WHY DO CHINA AND THE UK WANT TO JOIN THE CPTPP?
The UK formally applied to join the Comprehensive & Progress Agreement for Trans-Pacific Partnership (CPTPP) on 2 February, a move that made headlines across the UK media. China then followed suit in September.
It was Beijing’s application, in particular, that caught analysts by surprise: The bloc finds its origins in having been conceptualised by the Obama administration leadership as a way of countering China’s increasing economic might in the Asia-Pacific region. President Donald Trump subsequently pulled the US out of what was then known as the Trans-Pacific Partnership (TPP) agreement, but the 11 remaining member states continued negotiations and sought to create a framework that would bring 13.4% of global GDP under one set of rules. They were successful, and the renamed CPTPP is now routinely held up by trade policy analysts as some of the most liberal and forward-thinking trade policy on offer.
As a result, membership of the CPTPP has become so attractive that even China is throwing its hat into the ring. Analysts have mostly put Beijing’s motivation for wanting to join the bloc down to the fact that its accession requirements could provide fresh impetus for economic reform at home, rather than its desire to control the bloc’s apparent anti-China or anti-state capitalism sentiment from the inside.

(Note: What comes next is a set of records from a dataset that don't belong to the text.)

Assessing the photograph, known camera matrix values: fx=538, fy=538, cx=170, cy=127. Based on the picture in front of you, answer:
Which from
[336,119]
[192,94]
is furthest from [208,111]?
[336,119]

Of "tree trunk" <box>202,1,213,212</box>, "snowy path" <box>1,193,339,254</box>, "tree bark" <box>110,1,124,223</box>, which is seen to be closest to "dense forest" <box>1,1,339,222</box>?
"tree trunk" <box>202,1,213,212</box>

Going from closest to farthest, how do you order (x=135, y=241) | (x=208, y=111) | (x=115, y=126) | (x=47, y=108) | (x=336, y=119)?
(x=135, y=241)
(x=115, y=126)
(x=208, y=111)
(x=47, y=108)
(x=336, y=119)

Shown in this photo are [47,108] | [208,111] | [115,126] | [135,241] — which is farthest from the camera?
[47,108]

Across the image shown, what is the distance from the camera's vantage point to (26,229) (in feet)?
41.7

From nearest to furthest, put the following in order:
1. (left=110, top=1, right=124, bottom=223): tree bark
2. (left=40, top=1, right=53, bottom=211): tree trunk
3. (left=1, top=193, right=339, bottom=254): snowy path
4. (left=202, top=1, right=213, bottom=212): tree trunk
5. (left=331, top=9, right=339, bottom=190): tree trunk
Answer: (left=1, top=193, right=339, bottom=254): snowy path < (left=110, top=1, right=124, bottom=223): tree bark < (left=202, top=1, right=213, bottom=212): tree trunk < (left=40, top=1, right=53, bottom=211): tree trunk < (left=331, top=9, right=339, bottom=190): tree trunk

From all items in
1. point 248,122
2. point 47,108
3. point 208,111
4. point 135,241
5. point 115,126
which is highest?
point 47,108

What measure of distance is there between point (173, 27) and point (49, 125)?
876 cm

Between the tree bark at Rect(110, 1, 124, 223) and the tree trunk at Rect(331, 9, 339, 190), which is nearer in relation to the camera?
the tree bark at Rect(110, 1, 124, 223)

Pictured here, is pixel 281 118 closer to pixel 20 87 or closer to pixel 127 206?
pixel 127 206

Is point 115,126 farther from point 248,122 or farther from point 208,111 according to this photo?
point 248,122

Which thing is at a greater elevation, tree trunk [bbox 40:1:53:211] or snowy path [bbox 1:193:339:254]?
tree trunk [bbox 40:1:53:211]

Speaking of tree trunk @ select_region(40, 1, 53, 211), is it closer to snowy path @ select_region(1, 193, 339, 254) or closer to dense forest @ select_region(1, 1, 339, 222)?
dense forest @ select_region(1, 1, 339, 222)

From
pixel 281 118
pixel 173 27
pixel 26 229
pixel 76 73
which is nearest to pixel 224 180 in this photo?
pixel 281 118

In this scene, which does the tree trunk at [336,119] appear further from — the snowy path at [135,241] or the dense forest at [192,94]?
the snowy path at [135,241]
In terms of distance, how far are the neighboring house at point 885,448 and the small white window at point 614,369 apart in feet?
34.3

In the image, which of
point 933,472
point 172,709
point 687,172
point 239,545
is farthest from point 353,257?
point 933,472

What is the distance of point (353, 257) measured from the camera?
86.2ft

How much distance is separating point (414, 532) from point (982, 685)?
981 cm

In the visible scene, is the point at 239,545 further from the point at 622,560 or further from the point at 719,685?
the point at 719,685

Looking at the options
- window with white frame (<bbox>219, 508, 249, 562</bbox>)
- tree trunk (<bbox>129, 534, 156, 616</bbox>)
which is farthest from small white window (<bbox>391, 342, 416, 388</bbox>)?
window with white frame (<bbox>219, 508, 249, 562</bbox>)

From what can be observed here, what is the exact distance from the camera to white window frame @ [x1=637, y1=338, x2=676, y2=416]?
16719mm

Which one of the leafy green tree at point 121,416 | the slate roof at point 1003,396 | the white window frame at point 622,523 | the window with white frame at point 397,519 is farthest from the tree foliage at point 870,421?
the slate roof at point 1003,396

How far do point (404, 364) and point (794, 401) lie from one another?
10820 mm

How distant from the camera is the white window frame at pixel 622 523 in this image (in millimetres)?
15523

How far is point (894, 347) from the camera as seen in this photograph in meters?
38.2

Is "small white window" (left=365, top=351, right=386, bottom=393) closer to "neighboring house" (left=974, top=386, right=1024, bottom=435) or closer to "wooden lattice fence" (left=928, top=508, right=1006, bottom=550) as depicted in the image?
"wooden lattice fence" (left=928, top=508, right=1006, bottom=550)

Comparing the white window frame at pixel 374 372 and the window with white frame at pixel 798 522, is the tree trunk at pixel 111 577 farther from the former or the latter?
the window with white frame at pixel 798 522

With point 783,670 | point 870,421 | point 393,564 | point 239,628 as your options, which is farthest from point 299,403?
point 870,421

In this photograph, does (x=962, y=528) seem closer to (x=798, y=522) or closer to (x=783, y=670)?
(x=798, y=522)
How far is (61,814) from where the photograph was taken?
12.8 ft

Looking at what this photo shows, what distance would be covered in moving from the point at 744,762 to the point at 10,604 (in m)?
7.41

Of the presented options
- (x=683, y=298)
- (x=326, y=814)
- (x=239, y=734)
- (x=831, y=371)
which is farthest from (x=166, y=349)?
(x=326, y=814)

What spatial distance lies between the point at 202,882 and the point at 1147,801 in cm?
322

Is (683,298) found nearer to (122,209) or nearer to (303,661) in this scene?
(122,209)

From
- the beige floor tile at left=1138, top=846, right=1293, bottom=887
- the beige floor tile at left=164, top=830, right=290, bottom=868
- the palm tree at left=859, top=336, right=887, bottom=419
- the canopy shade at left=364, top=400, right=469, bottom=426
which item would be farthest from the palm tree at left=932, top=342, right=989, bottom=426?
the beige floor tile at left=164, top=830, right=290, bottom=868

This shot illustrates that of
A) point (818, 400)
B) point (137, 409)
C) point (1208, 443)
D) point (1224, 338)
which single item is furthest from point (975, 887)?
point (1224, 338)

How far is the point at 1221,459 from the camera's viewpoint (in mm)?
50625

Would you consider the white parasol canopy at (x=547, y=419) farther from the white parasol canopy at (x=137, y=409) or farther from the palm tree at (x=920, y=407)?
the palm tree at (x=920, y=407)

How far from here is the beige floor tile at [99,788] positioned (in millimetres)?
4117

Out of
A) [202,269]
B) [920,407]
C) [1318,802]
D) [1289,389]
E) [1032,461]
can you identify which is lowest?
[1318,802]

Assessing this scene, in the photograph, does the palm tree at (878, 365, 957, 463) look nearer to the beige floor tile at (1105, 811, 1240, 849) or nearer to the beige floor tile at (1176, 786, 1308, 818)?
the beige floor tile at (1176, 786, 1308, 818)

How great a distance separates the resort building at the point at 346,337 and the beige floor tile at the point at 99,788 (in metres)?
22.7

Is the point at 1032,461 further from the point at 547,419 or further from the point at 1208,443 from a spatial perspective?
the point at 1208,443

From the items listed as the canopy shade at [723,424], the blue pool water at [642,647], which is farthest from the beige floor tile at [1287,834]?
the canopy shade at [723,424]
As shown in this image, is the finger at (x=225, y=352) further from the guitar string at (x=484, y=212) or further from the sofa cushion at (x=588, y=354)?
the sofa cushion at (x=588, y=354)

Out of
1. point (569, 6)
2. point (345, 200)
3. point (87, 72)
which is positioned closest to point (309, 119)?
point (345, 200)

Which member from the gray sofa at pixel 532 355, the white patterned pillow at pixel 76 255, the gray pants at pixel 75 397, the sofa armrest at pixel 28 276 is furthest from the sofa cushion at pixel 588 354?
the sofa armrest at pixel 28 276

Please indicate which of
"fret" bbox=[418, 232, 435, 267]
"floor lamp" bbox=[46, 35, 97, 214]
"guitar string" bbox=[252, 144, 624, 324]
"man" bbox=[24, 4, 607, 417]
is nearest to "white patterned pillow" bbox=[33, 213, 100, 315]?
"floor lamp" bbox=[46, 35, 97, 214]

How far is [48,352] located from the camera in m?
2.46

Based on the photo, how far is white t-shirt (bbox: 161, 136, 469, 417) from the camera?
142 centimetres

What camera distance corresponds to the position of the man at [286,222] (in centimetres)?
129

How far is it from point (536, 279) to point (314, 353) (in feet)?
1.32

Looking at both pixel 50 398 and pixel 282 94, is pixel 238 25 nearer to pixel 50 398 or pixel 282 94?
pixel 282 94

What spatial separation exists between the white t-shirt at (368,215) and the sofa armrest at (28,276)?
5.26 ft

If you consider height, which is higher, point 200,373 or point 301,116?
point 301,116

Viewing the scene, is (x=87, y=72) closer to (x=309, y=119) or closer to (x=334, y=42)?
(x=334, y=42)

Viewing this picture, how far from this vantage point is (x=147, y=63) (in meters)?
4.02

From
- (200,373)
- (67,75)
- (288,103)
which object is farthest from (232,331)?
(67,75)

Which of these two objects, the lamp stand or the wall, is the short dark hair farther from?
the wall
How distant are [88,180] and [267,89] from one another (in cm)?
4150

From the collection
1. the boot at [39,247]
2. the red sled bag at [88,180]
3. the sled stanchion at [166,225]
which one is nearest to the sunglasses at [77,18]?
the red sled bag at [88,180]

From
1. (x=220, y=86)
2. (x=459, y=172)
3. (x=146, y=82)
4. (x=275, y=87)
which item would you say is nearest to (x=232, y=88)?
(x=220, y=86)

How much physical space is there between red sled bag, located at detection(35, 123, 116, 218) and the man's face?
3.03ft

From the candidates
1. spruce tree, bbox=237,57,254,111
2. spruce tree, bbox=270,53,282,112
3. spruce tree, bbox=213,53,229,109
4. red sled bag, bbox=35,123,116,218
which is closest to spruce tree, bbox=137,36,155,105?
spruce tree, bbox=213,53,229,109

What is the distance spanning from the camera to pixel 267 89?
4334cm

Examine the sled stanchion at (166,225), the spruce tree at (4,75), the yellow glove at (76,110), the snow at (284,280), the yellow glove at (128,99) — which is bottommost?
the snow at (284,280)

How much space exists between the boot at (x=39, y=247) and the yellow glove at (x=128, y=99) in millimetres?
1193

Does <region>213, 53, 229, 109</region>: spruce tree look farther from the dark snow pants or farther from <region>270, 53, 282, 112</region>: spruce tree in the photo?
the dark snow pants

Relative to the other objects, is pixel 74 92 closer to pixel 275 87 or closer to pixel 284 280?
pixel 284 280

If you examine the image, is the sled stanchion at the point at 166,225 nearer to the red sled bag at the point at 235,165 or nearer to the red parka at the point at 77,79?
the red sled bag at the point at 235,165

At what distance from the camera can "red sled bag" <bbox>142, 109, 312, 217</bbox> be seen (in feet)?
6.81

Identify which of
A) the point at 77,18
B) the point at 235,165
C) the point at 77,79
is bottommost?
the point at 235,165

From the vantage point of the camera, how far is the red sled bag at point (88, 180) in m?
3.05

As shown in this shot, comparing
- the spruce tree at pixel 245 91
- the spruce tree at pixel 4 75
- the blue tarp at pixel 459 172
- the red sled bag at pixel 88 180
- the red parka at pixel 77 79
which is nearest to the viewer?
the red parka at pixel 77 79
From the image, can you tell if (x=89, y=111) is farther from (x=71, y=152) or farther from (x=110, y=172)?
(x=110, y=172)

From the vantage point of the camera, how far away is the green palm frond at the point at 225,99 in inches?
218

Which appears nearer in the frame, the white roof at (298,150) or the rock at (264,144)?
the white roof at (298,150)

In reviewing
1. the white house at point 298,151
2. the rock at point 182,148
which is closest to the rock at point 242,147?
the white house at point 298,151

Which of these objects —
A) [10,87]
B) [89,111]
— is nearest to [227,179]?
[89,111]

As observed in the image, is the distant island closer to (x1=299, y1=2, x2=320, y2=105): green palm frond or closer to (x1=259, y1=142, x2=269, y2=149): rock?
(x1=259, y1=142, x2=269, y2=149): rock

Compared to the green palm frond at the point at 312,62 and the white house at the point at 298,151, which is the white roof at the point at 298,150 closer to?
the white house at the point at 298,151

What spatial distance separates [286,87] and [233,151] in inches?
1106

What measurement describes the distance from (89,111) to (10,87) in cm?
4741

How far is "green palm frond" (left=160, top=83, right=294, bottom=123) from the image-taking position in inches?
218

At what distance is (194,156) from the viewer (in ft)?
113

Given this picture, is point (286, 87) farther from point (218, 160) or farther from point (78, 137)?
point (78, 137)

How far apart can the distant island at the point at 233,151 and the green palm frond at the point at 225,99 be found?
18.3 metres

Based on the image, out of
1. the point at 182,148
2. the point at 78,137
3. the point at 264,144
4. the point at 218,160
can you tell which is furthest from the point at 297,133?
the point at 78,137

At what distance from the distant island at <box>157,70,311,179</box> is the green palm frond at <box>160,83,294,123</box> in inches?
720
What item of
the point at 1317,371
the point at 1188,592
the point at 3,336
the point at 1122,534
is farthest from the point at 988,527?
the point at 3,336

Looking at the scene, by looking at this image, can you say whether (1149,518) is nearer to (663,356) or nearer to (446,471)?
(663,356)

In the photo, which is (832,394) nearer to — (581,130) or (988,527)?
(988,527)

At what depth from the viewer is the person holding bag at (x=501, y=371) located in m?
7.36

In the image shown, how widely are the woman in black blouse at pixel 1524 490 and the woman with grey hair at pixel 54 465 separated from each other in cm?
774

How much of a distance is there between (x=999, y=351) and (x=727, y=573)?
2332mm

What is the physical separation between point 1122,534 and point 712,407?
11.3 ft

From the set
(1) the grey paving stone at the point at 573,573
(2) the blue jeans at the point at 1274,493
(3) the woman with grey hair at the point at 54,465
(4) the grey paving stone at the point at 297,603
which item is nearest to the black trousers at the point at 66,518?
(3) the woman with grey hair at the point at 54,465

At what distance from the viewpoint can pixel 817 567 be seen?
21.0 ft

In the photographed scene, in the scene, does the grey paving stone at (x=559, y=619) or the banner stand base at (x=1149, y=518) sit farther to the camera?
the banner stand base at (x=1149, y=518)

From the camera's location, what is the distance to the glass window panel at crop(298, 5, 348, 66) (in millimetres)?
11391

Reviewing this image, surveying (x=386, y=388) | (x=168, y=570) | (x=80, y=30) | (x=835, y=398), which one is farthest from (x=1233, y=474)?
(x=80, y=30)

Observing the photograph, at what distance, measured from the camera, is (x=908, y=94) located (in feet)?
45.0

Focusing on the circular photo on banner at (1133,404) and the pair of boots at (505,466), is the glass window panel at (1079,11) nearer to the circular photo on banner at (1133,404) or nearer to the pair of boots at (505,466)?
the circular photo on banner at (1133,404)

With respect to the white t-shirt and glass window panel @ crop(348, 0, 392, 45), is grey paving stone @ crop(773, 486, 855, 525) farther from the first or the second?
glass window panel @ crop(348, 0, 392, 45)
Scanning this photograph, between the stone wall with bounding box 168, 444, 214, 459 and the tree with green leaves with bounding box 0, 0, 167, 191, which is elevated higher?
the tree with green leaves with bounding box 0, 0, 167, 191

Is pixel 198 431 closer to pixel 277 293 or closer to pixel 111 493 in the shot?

The primary motivation for the CPTPP’s existing members for joining has typically been either that membership can raise their profile as proponents of free trade; or that pressure brought by the thresholds for accession will inspire domestic reform in areas such as labour rights, environmental protection, intellectual property protection, and enabling more tariff-free trade. The UK and China find themselves at opposite ends of that scale.